■ **Task to carry out**:
Reproduce the part of the supernova research text from "I primarily work" up to and including "my CV here .".

Research Area

I primarily work on investigating the death of massive stars, how they lose mass and die as a core-collapse supernovae. I'm also interested in investigating how the environments of these supernovae eventually affects the progenitor stars. I graduated from Indian Institute of Astrophysics, Bengaluru (in association with Indian Institute of Science, Bengaluru) and studied supernovae through ultra-violet, optical and near-infrared observational data with Prof. GC Anupama. I help built various reduction and analysis scripts such as RedPipe and NightSkyPlan. I'm also interested in investigating volumetric rates of transiens and explain their dust budget and nucleosynthesis yield seen in the present universe. See my research summary and list of publications on NASA ADS and ORCID. You can find a copy of my CV here .

Circumstellar Interaction and 56Ni-mixing in Type II SN 2016gfy

Optical follow-up of Type II SN 2016gfy was performed and supplemented with data from Ultra Violet data from Swift Telescope. SN~2016gfy is a luminous, slow-declining Type II SN in comparison to the extensive sample of Type II SNe in Anderson et al. (2014). The spectrum of the parent HII region of the SN yielded an oxygen abundance of 8.50+/-0.11, indicating a sub-solar metallicity for a Type II SN progenitor. The spectral evolution of SN~2016gfy features metal-poor spectra compared to normal Type II SNe and the theoretical models of Dessart et al. (2013a), signifyies a low-metallicity of the progenitor. The P-Cygni profile of Halpha in the early phase spectra displayed a boxy emission feature. It is inferred that the progenitor underwent a recent episode (30 - 80 years before the explosion) of enhanced mass loss. Numerical modeling suggested that the early light curve peak is reproduced better with an existing CSM of 0.15 solar mass spread out to 70 AU. A late-plateau bump is seen in the VRI light curves of SN 2016gfy during ~50 - 95 d. This bump was explained as a result of the continuing CSM interaction and partial mixing of radioactive 56-Ni in the outer ejecta of the SN.

■ **Records provided**:
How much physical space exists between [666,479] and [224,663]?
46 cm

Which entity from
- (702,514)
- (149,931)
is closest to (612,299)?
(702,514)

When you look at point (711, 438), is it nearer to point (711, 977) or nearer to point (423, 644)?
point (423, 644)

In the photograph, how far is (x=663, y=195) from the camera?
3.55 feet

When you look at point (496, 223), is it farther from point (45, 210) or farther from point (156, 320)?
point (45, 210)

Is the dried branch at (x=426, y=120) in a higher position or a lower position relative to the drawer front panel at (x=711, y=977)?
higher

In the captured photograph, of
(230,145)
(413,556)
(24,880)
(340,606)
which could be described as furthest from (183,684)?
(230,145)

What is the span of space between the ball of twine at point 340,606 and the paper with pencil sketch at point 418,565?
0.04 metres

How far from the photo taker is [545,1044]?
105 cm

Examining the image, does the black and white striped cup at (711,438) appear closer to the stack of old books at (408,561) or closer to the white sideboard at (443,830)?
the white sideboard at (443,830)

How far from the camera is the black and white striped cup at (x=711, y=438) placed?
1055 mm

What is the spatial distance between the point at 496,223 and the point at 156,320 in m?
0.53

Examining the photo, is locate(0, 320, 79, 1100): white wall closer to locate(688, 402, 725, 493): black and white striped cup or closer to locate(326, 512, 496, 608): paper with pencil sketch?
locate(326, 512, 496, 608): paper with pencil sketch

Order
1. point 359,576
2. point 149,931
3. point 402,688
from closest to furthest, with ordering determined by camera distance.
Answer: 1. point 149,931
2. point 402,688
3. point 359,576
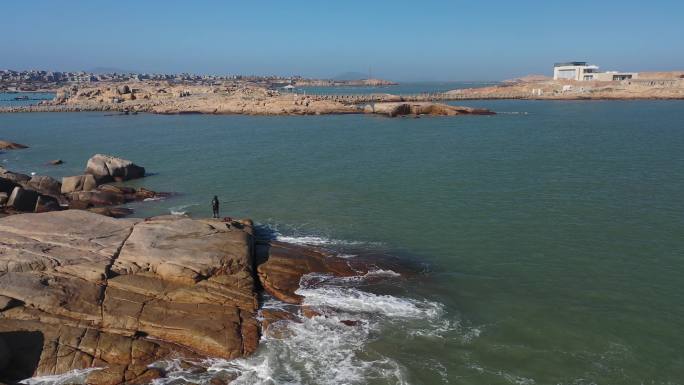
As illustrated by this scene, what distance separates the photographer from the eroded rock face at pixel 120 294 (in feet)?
48.6

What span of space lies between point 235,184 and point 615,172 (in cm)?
3012

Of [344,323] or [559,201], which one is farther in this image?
[559,201]

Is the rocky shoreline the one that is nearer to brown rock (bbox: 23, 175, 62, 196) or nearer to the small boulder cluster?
the small boulder cluster

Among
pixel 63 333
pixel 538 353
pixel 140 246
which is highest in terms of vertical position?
pixel 140 246

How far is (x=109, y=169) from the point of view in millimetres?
40688

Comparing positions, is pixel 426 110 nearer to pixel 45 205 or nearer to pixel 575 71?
pixel 45 205

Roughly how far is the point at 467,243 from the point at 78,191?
27.2m

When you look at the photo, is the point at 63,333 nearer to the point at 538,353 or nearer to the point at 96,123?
the point at 538,353

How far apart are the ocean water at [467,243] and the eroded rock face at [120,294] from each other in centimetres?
126

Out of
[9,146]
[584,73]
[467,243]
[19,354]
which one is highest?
[584,73]

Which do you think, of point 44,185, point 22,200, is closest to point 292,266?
point 22,200

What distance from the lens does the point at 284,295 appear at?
19109mm

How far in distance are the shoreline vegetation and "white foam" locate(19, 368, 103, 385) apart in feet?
0.42

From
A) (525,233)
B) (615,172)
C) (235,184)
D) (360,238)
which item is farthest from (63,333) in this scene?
(615,172)
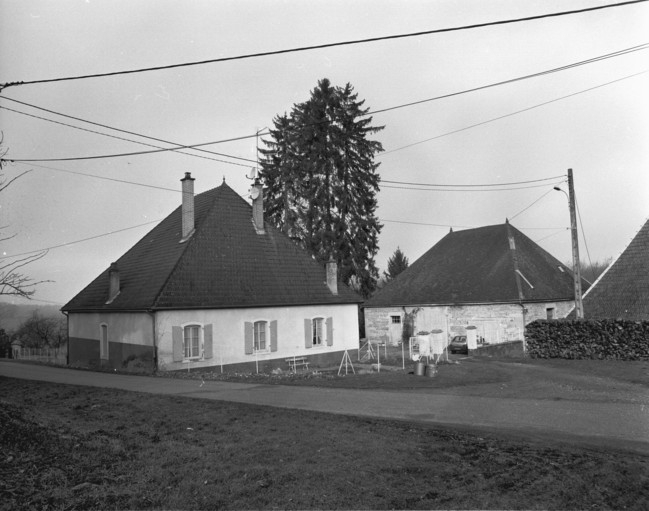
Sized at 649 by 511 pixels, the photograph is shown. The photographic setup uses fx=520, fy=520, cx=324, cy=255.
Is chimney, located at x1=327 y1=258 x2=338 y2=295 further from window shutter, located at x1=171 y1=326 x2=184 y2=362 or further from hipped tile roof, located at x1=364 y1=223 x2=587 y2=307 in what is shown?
window shutter, located at x1=171 y1=326 x2=184 y2=362

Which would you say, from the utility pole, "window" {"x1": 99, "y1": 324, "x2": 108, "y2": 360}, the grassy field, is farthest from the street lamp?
"window" {"x1": 99, "y1": 324, "x2": 108, "y2": 360}

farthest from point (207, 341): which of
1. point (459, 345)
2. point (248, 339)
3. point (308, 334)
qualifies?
point (459, 345)

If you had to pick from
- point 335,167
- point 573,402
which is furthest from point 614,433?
point 335,167

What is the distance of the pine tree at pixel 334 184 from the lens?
3941cm

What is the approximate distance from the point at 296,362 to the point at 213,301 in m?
5.23

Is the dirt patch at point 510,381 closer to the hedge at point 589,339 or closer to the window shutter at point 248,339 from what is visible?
the hedge at point 589,339

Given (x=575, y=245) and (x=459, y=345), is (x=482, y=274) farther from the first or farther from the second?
(x=575, y=245)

■ **Completed task**:
I primarily work on investigating the death of massive stars, how they lose mass and die as a core-collapse supernovae. I'm also interested in investigating how the environments of these supernovae eventually affects the progenitor stars. I graduated from Indian Institute of Astrophysics, Bengaluru (in association with Indian Institute of Science, Bengaluru) and studied supernovae through ultra-violet, optical and near-infrared observational data with Prof. GC Anupama. I help built various reduction and analysis scripts such as RedPipe and NightSkyPlan. I'm also interested in investigating volumetric rates of transiens and explain their dust budget and nucleosynthesis yield seen in the present universe. See my research summary and list of publications on NASA ADS and ORCID. You can find a copy of my CV here .